**EXERCISE 1**
Return the portion of the DB2 standby database passage that begins at the words "So the replay" and ends after the words "the primary server.", copied without any change.
**EXERCISE 2**
In the DB2 standby database passage, condense the paragraph beginning "Usually, an application containing embedded SQL" into a shorter version or a list that keeps its main facts.
**EXERCISE 3**
Extend the DB2 standby database passage from the point where it stops.

**PASSAGE TO READ**
-- START --
So the replay windows obviously have an impact on user business on the standby database. If RoS is enabled on standby, ensure that you do the following.

  • Plan to have all the operations that will generate replay only windows occur together in a short period of time on the primary server.
  • Enable automatic commit on the primary server so that the replay only window can be as short as possible.
  • Turn off the automatic maintenance features on both the primary and standby servers, as shown in Listing 15.
    Listing 15. Turning off the automatic maintenance features on primary and standby databases
    => db2 UPDATE DATABASE CFG FOR hadrdb USING AUTO_MAINT OFF AUTO_RUNSTATS OFF 
           AUTO_REORG OFF 
    DB20000I  The UPDATE DATABASE CONFIGURATION command completed successfully.

For the full list of DDL statements and maintenance operations, please refer to DB2 Information Center link in the Resources section for more information on this article.


Binding packages to the standby database

Usually, an application containing embedded SQL needs to be pre-compiled to a source file of the host language with the DB2 APIs, and then bound to the corresponding database. You can use the db2 CLP command PREP to pre-compile embedded SQL applications. By default, the package will be created automatically at pre-compile time. Optionally, you can specify BINDFILE option in PREP command, so that a bind file(.bnd) will be generated, and after pre-compilation, the BIND utility can be used to create a package in the database for this application with the bind file. When the structure or statistics of the tables that an embedded SQL application accesses are changed, the application needs to be rebound explicitly or implicitly.

Perform the following steps for pre-compile and bind.
-- END --
**DATASET CONTENT**
-- START --
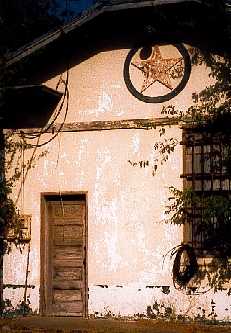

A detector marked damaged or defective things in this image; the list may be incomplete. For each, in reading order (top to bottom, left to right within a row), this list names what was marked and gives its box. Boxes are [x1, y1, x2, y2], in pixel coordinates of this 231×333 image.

rusty texaco star logo [123, 43, 190, 102]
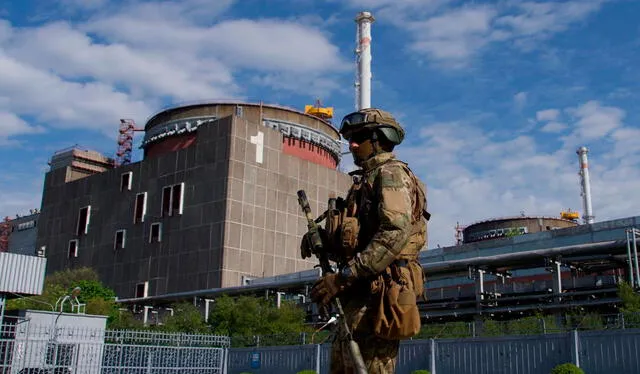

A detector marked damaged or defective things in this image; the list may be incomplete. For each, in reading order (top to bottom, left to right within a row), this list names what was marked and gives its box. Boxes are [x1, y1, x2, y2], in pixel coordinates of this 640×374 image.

rusty metal panel [0, 251, 46, 296]
rusty metal panel [230, 344, 320, 374]
rusty metal panel [436, 334, 568, 374]
rusty metal panel [576, 328, 640, 372]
-- END --
**EXPECTED ANSWER 1**
So the replay windows obviously have an impact on user business on the standby database. If RoS is enabled on standby, ensure that you do the following.

  • Plan to have all the operations that will generate replay only windows occur together in a short period of time on the primary server.

**EXPECTED ANSWER 2**
- Embedded SQL applications are usually pre-compiled into a host-language source file with the DB2 APIs, then bound to the database.
- The db2 CLP command PREP pre-compiles embedded SQL applications and, by default, creates the package automatically at pre-compile time.
- With the BINDFILE option, PREP generates a bind file (.bnd), which the BIND utility can later use to create the application's package in the database.
- If the structure or statistics of the tables the application accesses change, the application must be rebound explicitly or implicitly.

**EXPECTED ANSWER 3**
  1. Run the PREP command with BINDFILE option to generate a bind file (sample.bnd), as shown in Listing 16.
    Listing 16. PREP command with BINDFILE option
    => db2 prep sample.sqc bindfile
    
    LINE    MESSAGES FOR sample.sqc
    ------  --------------------------------------------------------------------
            SQL0060W  The "C" precompiler is in progress.
            SQL0091W  Precompilation or binding was ended with "0" 
                      errors and "0" warnings.
  2. Use the BIND utility to create the package in database, as shown in Listing 17.
    Listing 17. Using the BIND utility
     => db2 bind sample.bnd
    
    LINE    MESSAGES FOR sample.bnd
    ------  --------------------------------------------------------------------
            SQL0061W  The binder is in progress.
            SQL0091N  Binding was ended with "0" errors and "0" warnings.

Note, both pre-compile and bind require you to be connected to the database.

As previously discussed, no writes are allowed on the HADR standby database. Therefore, bind and rebind are not allowed on standby database either since they will write to the database. When you are trying to bind a package to the standby database, error SQL1773N reason code 5 will be reported as shown in Listing 18.

Listing 18. Errors when bind on standby database
=> db2 bind sample.bnd 

LINE    MESSAGES FOR sample.bnd
------  --------------------------------------------------------------------
        SQL0061W  The binder is in progress.
        SQL1773N  The statement or command requires functionality 
                  that is not supported on a read-enabled HADR standby 
                  database. Reason code = "5".
        SQL0082C  An error has occurred which has terminated 
                  processing.
        SQL0092N  No package was created because of previous errors.
        SQL0091N  Binding was ended with "3" errors and "0" warnings.

When you need to bind or re-bind the package on the standby database, you must bind/re-bind on the primary database. The bind/re-bind operation is shipped and replayed on the standby server since there will be log records written for them.

After bind/re-bind, you can copy the executable binary of the application to the server where the standby database is located, and then run the application. But, pay attention to the bind and re-bind commands. They will trigger the Replay Only window on standby.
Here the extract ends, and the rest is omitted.